### Task to carry out
Quote exactly, and only, the lines of the material below from the line with "招聘02 | 市属学校（小学）" through the line with "招聘10 | 市属学校（小学）".

### Given data
******

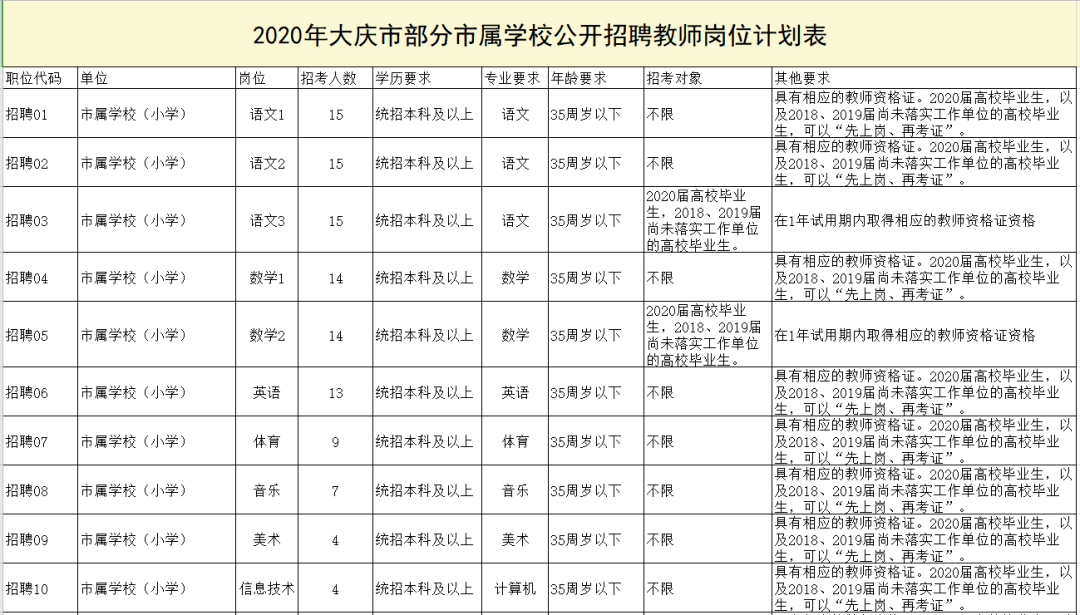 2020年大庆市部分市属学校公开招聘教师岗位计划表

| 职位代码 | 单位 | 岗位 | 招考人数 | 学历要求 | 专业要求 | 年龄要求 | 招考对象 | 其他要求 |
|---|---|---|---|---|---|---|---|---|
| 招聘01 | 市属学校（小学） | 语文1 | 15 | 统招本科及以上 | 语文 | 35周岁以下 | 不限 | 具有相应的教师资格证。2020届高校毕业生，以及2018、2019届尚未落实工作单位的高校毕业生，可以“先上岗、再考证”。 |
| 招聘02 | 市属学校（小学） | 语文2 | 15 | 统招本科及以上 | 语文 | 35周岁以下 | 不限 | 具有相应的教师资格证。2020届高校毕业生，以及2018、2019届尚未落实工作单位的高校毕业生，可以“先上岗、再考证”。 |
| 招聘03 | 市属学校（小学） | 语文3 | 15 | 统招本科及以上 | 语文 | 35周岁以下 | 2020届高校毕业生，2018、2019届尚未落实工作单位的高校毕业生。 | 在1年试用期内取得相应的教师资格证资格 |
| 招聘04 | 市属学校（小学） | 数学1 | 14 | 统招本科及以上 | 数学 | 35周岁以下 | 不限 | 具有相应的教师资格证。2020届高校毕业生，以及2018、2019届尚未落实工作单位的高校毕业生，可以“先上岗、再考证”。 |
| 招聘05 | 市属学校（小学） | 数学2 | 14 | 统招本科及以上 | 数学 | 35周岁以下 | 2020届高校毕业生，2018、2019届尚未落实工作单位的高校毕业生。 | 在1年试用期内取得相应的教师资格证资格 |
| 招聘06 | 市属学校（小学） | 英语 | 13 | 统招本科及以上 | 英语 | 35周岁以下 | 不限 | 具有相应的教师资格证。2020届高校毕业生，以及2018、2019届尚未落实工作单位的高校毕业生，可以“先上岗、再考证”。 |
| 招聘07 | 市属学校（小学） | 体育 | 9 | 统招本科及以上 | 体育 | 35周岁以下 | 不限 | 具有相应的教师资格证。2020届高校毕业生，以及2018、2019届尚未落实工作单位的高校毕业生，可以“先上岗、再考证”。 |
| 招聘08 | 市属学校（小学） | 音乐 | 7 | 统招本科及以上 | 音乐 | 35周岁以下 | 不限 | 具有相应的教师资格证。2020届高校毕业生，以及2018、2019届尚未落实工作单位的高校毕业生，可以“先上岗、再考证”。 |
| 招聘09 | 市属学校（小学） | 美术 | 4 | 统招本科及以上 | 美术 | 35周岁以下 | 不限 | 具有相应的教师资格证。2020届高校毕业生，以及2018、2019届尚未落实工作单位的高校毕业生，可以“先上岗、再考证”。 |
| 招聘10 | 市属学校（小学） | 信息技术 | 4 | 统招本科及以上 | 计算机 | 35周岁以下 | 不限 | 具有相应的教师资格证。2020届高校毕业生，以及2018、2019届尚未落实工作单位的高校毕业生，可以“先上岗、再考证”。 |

******

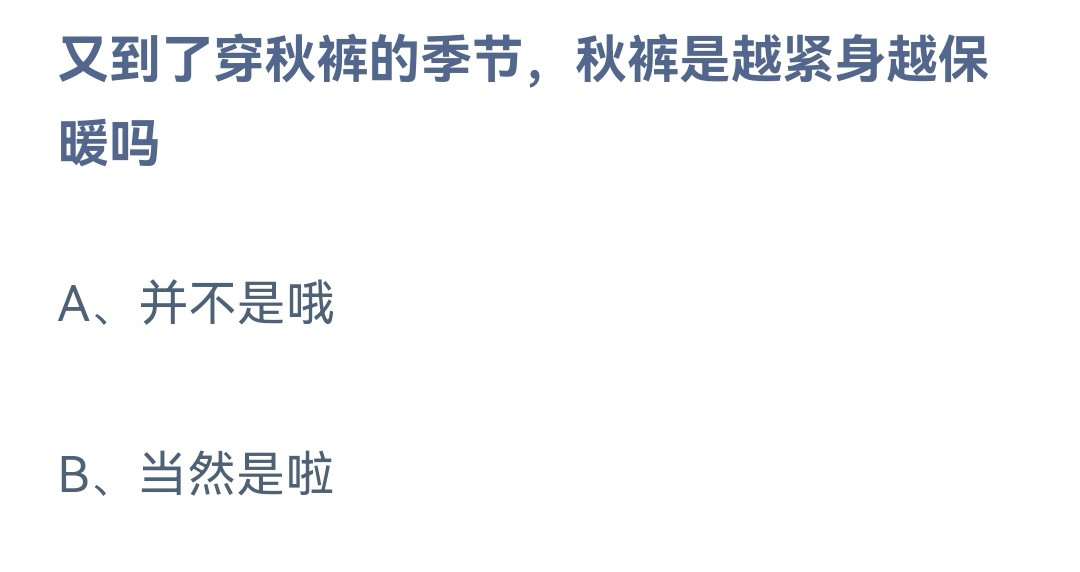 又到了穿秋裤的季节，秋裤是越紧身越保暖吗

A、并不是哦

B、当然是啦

******

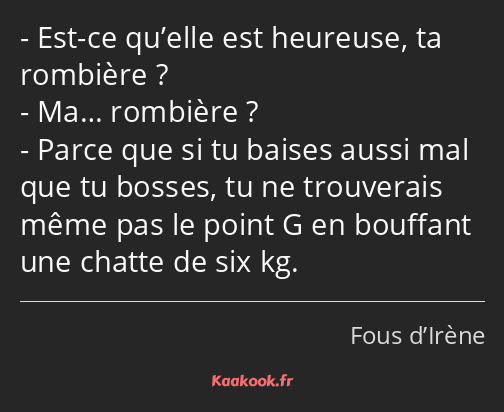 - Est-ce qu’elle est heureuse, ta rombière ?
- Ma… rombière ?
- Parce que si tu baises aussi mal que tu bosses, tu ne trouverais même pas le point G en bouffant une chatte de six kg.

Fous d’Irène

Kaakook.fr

******

### Response
| 招聘02 | 市属学校（小学） | 语文2 | 15 | 统招本科及以上 | 语文 | 35周岁以下 | 不限 | 具有相应的教师资格证。2020届高校毕业生，以及2018、2019届尚未落实工作单位的高校毕业生，可以“先上岗、再考证”。 |
| 招聘03 | 市属学校（小学） | 语文3 | 15 | 统招本科及以上 | 语文 | 35周岁以下 | 2020届高校毕业生，2018、2019届尚未落实工作单位的高校毕业生。 | 在1年试用期内取得相应的教师资格证资格 |
| 招聘04 | 市属学校（小学） | 数学1 | 14 | 统招本科及以上 | 数学 | 35周岁以下 | 不限 | 具有相应的教师资格证。2020届高校毕业生，以及2018、2019届尚未落实工作单位的高校毕业生，可以“先上岗、再考证”。 |
| 招聘05 | 市属学校（小学） | 数学2 | 14 | 统招本科及以上 | 数学 | 35周岁以下 | 2020届高校毕业生，2018、2019届尚未落实工作单位的高校毕业生。 | 在1年试用期内取得相应的教师资格证资格 |
| 招聘06 | 市属学校（小学） | 英语 | 13 | 统招本科及以上 | 英语 | 35周岁以下 | 不限 | 具有相应的教师资格证。2020届高校毕业生，以及2018、2019届尚未落实工作单位的高校毕业生，可以“先上岗、再考证”。 |
| 招聘07 | 市属学校（小学） | 体育 | 9 | 统招本科及以上 | 体育 | 35周岁以下 | 不限 | 具有相应的教师资格证。2020届高校毕业生，以及2018、2019届尚未落实工作单位的高校毕业生，可以“先上岗、再考证”。 |
| 招聘08 | 市属学校（小学） | 音乐 | 7 | 统招本科及以上 | 音乐 | 35周岁以下 | 不限 | 具有相应的教师资格证。2020届高校毕业生，以及2018、2019届尚未落实工作单位的高校毕业生，可以“先上岗、再考证”。 |
| 招聘09 | 市属学校（小学） | 美术 | 4 | 统招本科及以上 | 美术 | 35周岁以下 | 不限 | 具有相应的教师资格证。2020届高校毕业生，以及2018、2019届尚未落实工作单位的高校毕业生，可以“先上岗、再考证”。 |
| 招聘10 | 市属学校（小学） | 信息技术 | 4 | 统招本科及以上 | 计算机 | 35周岁以下 | 不限 | 具有相应的教师资格证。2020届高校毕业生，以及2018、2019届尚未落实工作单位的高校毕业生，可以“先上岗、再考证”。 |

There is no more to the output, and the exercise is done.